I did once, Started up my equipment and sat right there in case some fool tried to come in there and plow, The Manager of the property paid me to date and been plowing since and paid by the owner.


----------



## Dirtslinger35 (Sep 10, 2016)

Nice Fred well that gives me hope if i get this account.


----------



## FredG (Oct 15, 2012)

Dirtslinger35 said:


> Nice Fred well that gives me hope if i get this account.

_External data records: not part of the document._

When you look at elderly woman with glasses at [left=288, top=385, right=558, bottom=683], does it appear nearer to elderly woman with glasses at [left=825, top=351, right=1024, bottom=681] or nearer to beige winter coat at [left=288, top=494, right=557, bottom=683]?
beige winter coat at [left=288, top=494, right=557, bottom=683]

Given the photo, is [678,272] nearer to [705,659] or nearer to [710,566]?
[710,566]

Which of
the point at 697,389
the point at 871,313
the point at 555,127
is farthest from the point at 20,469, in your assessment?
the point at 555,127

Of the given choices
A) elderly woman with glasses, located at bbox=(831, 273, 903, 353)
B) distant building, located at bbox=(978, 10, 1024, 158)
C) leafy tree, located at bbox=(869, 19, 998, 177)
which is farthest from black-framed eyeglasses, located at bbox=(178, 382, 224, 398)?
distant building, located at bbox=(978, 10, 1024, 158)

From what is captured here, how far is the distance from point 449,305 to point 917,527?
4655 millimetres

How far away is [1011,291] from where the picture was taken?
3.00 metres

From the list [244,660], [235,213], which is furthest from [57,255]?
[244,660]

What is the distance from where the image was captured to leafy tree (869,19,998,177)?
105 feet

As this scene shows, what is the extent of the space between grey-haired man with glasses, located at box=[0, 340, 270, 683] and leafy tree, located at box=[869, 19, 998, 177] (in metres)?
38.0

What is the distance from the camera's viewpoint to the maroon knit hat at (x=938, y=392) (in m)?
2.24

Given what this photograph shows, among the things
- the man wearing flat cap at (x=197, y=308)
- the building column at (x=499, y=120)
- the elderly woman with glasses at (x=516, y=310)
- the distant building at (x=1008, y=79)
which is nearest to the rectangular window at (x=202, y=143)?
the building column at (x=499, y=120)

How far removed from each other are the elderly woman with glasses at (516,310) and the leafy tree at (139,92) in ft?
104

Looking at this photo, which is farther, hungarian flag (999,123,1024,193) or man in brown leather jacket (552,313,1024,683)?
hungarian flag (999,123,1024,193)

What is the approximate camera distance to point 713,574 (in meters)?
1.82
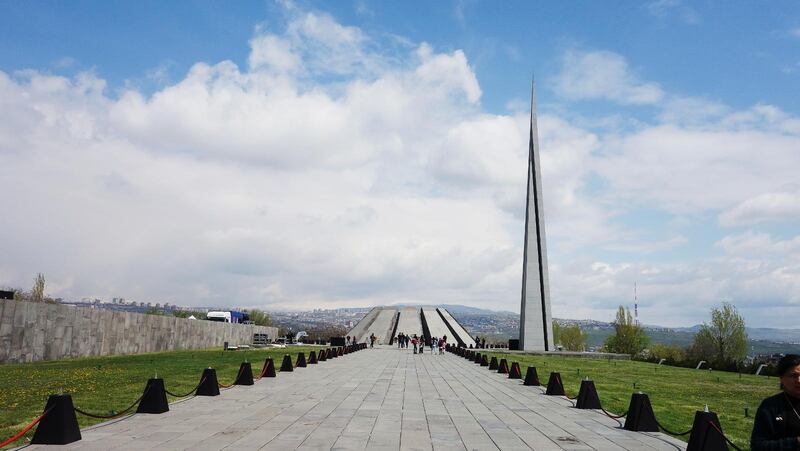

24 hour truck stop motel combo. I am not saying this will work for you without following through with it. I mean its not that hard to run off whoever comes in to help them out. I don't think I want to approach a angry contractor that has not been payed. Those Nsp's have fools in line. Once they know your not plowing and waiting for payment they run off anyways. Who wants to dedicate equipment for non payers. Fools of all fools usually will walk away. Believe it or not even if the cops come they will be on your side if he's decent. Non payment is not cool to law enforcement or a court of law. Would you feel safe with your equipment pulling something like that. I wouldn't you may not have any equipment to use around here. I don't want no damage or vandalism over that, Or anybody sniffing around my accounts to get even.


----------



## FredG (Oct 15, 2012)

Specially with them Italians around here. Those boys can hold a grudge.


----------



## Mark Oomkes (Dec 10, 2000)

160SR said:


> I am looking at one now that says they pay in 45 days _after_ their client pays them.


Why are you looking at it?

I'd laugh and then pitch\delete\burn it.

How are you to know if the customer pays them? They can lie all day long.


----------



## FredG (Oct 15, 2012)

Dirtslinger35 said:


> How can they make you wait for your money if their terms are net 45. This crap irritates me. Has anyone ever been completely screwed and not paid at all by them. Hell i got paid by fema and vadot qucker last winter.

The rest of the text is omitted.